## 提示本文
「歯科医師の医科研修」 市立札幌病院からの報告
―救急研修はいかにあるべきか―

日本救急医学会総会一般演題(2003年11月19日)
市立札幌病院救命救急センター 佐藤朝之、牧瀬 博

1枚目のスライド


Slide-01(前スライド、次スライド

 「すべからく医療者は、緊急時に適切な対応をし、しかるべき効果を上げることが期待されている」 救急医学に関わる我々は、この役割期待にどう答えてゆけばよいのであろうか。

 一昨年、当院歯科口腔外科医の救命センターでの研修に対し、医師法違反の嫌疑がかけられ、 救命センターの部長が起訴、一審で有罪判決を受ける事件がありました。

 この事件は、救急医療に関わる我々に大変関係の深い事件ですので、ご報告させていただきます。


Slide-02(前スライド次スライド

 口腔外科医は、こういう理由で、救命センターでの研修を希望しました。

(きわめてまともな考えです。)
(実際に患者さんを前にしている人間の、経験から絞り出された考え。)


Slide-03(前スライド次スライド

(歯科医にそこまでの研修は必要か)
(歯科は、医科とどこが違うのか)

 歯科口腔外科診療にあたっては、これらの部位の手術を含む治療を行っています。

 口腔は、airwayであり、消化管であるので、手術に際しては気管挿管、場合によっては気道確保目的で気管切開を行いますし、摂食が困難な場合には、当然TPNを行います。

 歯科口腔外科診療中の患者さんが,想定されていない急病を発症した場合には、 初療を行うもの、と考えますが、裁判において、厚生労働省の担当官からは、 「緊急対応は義務ではない」との見解が示されています。


Slide-04(前スライド次スライド

 歯科口腔外科の研修医は、通常の手続きに従って、院内レジデント教育委員会の承認を受け、 院長の許可を得て、正式に麻酔科、続いて、救命センターの研修を行いました。 研修内容は、レジデント教育委員会に報告されていました。

## 演習問題
1/ 歯科医師研修の報告について、次の問いに答えよ。
(a) 医師法違反の嫌疑をめぐって起訴されたのはだれか。
(b) 裁判で厚生労働省の担当官が示した見解は何か。
(c) 歯科口腔外科の研修医は、どの科とどの部署でどの順に研修を行ったか。
2/ 歯科医師研修の報告にある「この事件は、救急医療に関わる我々に大変関係の深い事件ですので、ご報告させていただきます。」という文を英語に訳せ。
3/ 歯科医師研修の報告を、最後の文の後から続けて書け。

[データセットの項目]
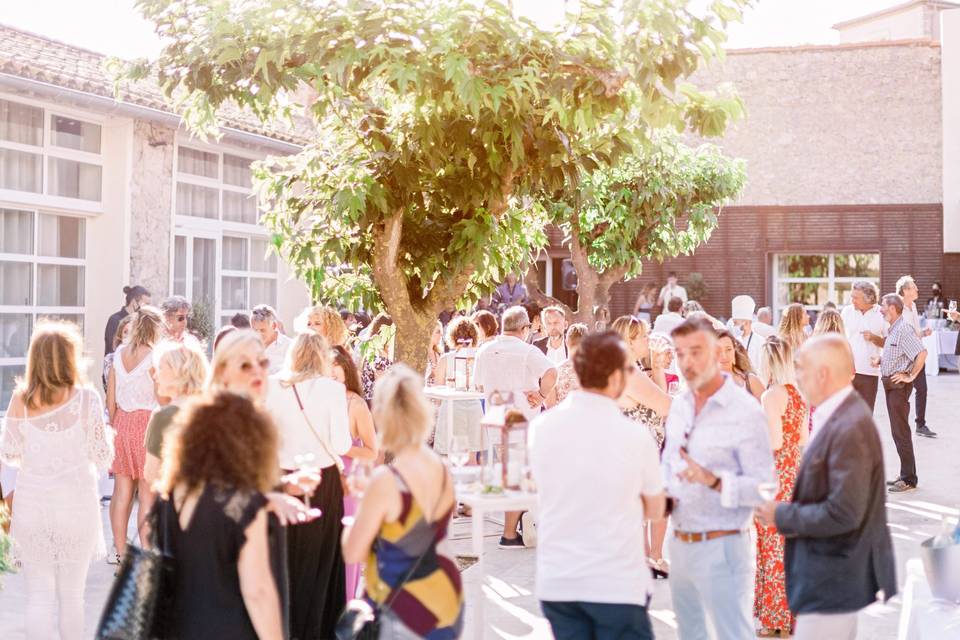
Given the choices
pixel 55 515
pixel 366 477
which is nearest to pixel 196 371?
pixel 55 515

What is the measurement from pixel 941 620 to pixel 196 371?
3.32 metres

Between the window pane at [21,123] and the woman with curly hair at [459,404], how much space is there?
196 inches

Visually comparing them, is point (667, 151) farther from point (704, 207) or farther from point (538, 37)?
point (538, 37)

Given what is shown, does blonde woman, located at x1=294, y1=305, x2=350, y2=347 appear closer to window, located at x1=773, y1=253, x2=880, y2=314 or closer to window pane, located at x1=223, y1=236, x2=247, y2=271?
window pane, located at x1=223, y1=236, x2=247, y2=271

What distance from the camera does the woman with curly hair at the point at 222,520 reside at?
3.67 meters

## 各問の解答
1/
(a) 起訴されたのは救命センターの部長である。
(b) 担当官は「緊急対応は義務ではない」との見解を示した。
(c) 研修医はまず麻酔科で研修し、続いて救命センターで研修を行った。

2/ Because this case is deeply relevant to those of us involved in emergency medicine, we would like to report on it.

3/
Slide-05(前スライド次スライド

 研修医のプロフィール: 3年目から7年目の、歯科口腔外科医を、 一年に一人ずつ受け入れていました。救命センターをローテーションする前に麻酔科での研修を必修としていました。

 研修の目標: 緊急時の対応,適切なコンサルテーション、全身管理を習得目標としていました。

 研修の形態: 救命センターの診療チームで、他の医師に混じって、診療を行っていました。

(いずれも、歯科口腔外科医の通常診療の場面を考慮すると、自分一人で何とかその場を乗り切らなければならない)


Slide-06(前スライド次スライド

 告発に至った経緯と、違法と判断された根拠を示します。

 まず、内部告発により、地方紙に「歯科医師、資格外診療」の記事が出ました。 これにつき、札幌市保健所が、研修を前提とした行為についての疑義照会を出し、 これに対し、厚生省から研修を前提としたという条件に言及しない形で、 「歯科に属さない疾患に関わる医行為を、業として行うことは、医師法第17条に違反する」 という通知が示されました。

 これを受けて、札幌市保健所が、(同じ市の部局である)市立病院を告発することになりました。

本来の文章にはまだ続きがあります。